Several years ago, I did an interview with a writer who said he never reads fiction. He didn’t like fiction. He wanted to read true stories and obviously thought fiction a waste of time. I have to admit, when I’m reading this I wrote about that interview some time ago, I’m wondering why in the world he would be interviewing me or I would be interviewing him. I really don’t remember, but we obviously had different ideas about what we liked to read. At least I do also read nonfiction although fiction has always been my favorite reads.
Anyway, he asked me why anyone would want to read fiction. What is the purpose of reading made up stuff? I had ready answers. Entertainment, of course, was one answer. I told him reading is fun, and being caught up in a story is great. I tried to convince him that fiction could sometimes be truer than nonfiction in how it could touch a reader.
You, as the reader, can be the characters in a fiction book in a way that you can’t in a book about a real person. That person has already lived his story and you’re just along for the ride in the back seat watching the real events happen. But a fiction story – that’s different. You can jump right inside that character and live the story along with him or her. You’re not just riding along. You are experiencing the character’s every action and feeling.
That’s how it is when I’m writing a story too. For sure, when I was creating the characters for my book, the Song of Sourwood Mountain, I was living the story with them. I especially enjoyed sharing the story when I let Ada June, my ten year old character, be the one we were living the story through. Here’s a quote from a scene late in the book where Ada June is having to trust a boy she’s not ready to trust to save her from falling down a cliff.
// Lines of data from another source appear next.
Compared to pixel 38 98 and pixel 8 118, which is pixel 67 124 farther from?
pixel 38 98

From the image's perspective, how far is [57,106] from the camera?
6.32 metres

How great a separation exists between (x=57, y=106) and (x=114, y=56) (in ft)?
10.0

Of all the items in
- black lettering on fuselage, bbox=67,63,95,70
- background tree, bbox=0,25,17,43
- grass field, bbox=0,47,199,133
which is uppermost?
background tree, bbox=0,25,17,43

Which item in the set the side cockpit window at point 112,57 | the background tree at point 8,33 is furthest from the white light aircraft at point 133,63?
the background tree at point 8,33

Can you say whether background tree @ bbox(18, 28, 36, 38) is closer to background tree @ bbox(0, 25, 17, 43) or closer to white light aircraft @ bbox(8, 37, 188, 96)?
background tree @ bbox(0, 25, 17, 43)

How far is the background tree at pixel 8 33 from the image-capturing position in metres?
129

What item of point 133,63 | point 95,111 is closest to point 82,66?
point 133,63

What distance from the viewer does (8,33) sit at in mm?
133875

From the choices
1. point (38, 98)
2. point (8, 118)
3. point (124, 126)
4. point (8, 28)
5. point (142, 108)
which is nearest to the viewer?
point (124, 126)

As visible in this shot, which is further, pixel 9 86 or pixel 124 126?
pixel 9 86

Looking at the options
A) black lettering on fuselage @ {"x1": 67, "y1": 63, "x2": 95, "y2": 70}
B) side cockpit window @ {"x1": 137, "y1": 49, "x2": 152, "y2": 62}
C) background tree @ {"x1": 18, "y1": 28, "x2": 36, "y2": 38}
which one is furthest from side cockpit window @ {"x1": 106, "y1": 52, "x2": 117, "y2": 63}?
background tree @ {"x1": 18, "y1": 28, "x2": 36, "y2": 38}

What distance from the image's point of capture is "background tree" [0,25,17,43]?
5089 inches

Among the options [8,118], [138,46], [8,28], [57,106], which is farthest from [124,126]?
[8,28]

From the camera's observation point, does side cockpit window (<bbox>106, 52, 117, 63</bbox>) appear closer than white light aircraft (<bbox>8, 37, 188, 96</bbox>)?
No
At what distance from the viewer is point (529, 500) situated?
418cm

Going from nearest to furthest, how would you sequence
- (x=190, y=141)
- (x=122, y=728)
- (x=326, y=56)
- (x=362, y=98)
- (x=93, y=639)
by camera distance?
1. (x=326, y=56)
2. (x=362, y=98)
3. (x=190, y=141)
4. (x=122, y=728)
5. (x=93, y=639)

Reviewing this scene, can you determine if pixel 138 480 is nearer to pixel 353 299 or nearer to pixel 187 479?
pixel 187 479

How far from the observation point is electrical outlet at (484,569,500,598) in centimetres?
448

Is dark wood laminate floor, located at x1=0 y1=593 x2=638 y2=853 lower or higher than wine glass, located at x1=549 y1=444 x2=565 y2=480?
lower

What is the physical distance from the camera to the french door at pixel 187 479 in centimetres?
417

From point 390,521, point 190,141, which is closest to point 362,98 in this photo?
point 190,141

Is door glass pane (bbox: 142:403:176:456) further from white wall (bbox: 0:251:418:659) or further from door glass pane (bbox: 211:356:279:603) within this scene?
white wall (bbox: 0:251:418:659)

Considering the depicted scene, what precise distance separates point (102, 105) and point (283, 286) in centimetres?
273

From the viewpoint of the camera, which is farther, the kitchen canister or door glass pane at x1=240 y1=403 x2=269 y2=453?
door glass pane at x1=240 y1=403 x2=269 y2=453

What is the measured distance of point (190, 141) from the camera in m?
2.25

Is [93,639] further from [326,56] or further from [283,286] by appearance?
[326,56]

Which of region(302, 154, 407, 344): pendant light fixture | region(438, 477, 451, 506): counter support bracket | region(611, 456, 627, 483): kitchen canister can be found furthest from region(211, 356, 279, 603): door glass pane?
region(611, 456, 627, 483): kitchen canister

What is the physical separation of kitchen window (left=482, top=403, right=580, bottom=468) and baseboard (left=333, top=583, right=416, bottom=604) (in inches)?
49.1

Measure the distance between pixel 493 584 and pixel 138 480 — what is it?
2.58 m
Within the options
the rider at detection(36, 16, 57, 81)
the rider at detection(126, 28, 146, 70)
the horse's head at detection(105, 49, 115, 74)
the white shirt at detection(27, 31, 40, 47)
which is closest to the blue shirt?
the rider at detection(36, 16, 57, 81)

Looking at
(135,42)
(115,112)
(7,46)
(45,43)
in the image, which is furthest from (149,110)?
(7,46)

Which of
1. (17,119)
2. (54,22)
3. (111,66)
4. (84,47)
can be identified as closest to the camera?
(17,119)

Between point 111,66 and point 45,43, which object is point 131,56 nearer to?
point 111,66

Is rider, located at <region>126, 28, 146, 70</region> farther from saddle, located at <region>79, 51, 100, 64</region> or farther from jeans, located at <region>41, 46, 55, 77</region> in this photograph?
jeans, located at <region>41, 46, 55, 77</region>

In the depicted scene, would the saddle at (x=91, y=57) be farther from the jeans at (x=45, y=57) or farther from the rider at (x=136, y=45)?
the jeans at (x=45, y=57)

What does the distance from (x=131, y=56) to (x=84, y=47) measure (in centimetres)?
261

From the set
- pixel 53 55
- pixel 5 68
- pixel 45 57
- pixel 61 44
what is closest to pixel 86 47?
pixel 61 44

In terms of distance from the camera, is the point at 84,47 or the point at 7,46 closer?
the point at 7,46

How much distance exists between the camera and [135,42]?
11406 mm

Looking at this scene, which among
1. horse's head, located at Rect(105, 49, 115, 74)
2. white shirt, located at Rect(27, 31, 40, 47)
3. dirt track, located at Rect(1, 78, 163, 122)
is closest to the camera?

I hope if you read the story, you will feel as though you are right there with Ada June trying to get a foothold in the side of the steep hill to keep from being that heap of broekn bones at the bottom.
Here are a couple of quotes I found in John Bartlett’s Familiar Quotations that give a viewpoint on fiction that I can go along with.
The first is by William Makepeace Thackeray from The English Humorists (1853). “Fiction carries a greater amount of truth in solution than the volume which purports to be all true.”
The second is Ernest Hemingway quoted in Hemingway: The Writer as Artist by Carlos Baker.
“All good books are alike in that they are truer than if they had really happened and after you are finished reading one you will feel that all that happened to you and afterwards it all belongs to you; the good and the bad, the ecstasy, the remorse and sorrow, the people and the places and how the weather was. If you can get so that you can give that to people, then you are a writer.”
And so that’s what I always want to do – write a book that lets my readers own it in their hearts after it’s come to life in my heart.
So what would be your answer to the man who asked why read stories that are just made up?